Waar mensen aan dezelfde tafel zitten, zitten ze niet noodzakelijk in dezelfde positie.
Het is het niet prettig om de vraag naar een vergoeding zelf op tafel te leggen. Je weet dat je inhalig kan overkomen, alsof geld belangrijker is dan nobele doelen. En het is ronduit vernederend als je moet uitleggen dat je zo krap zit in tijd en geld dat dit er niet bij kan als er niets tegenover staat.
Als het onderwerp ‘zitpenningen’ al eens ter sprake komt op een raad van bestuur, staat er altijd wel iemand klaar om te benadrukken dat dat nergens voor nodig is. Waar gaan we naartoe als we ook al dit engagement cash moeten vergoeden?
Dit is waar we naartoe gaan als we het niet hebben over vergoedingen: uitsluiting. Waar mensen aan dezelfde tafel zitten, zitten ze niet noodzakelijk in dezelfde positie. De meeste mensen worden betaald als medewerker van de organisatie die ze vertegenwoordigen. Voor sommigen zijn het overuren, die ze al dan niet mogen inhalen. Zelf zat ik op menige vergadering en conferentie – wellicht als enige – in de positie dat ik verlof moest nemen om erbij te zijn. Met dat besef klonken die ronkende woorden over engagement me toch wel wrang in de oren.
Royaal strooien met tijd is een privilege dat niet willekeurig verdeeld is. Voor ouders van jonge kinderen is het moeilijker om zich te engageren voor de zoveelste avondvergadering. Voor alleenstaande ouders nog meer. Voor moeders nog altijd meer dan voor vaders. In het terechte streven naar verjonging en vervrouwelijking van menig orgaan, loont het de moeite om bij die factoren stil te staan en het taboe op vergoedingen te doorprikken.
Tien euro betekent voor de een niet hetzelfde als voor de ander. Wie de terugbetaling niet nodig vindt, kan ze weigeren.

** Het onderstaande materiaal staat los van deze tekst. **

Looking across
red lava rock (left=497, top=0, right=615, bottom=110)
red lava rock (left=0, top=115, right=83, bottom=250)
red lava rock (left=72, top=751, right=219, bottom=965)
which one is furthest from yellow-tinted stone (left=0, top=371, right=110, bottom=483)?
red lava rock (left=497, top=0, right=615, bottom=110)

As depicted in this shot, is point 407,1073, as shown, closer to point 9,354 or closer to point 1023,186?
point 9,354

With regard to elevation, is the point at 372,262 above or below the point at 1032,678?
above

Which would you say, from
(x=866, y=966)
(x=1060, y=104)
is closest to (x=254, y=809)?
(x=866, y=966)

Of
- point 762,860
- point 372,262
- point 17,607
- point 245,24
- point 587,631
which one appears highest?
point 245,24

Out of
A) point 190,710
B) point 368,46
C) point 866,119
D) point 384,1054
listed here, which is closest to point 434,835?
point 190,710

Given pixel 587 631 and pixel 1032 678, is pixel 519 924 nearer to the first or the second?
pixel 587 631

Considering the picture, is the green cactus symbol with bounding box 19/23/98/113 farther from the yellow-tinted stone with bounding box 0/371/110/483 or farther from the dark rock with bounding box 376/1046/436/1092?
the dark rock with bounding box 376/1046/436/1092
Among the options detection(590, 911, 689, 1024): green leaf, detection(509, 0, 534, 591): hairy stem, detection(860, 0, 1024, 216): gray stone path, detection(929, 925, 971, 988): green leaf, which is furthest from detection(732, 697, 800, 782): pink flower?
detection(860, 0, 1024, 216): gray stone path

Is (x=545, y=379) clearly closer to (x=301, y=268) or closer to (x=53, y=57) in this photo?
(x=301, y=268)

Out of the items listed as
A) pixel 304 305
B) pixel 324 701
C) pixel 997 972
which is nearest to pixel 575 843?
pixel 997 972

Dan heb ik het voor de duidelijkheid niet over exuberante bedragen. Een billijke tegemoetkoming voor de tijd die iemand investeert om deel te nemen en zich voor te bereiden, volstaat. Dat is momenteel in veel sociale organisaties nog onbespreekbaar. Ik doel dan niet op de kleine vzw om de hoek, maar op professionele organisaties. Zelfs de terugbetaling van verplaatsingskosten, ook daar moeten mensen soms beschroomd zelf om vragen. Vaak volgt dan een positief en vriendelijk antwoord, dat wel.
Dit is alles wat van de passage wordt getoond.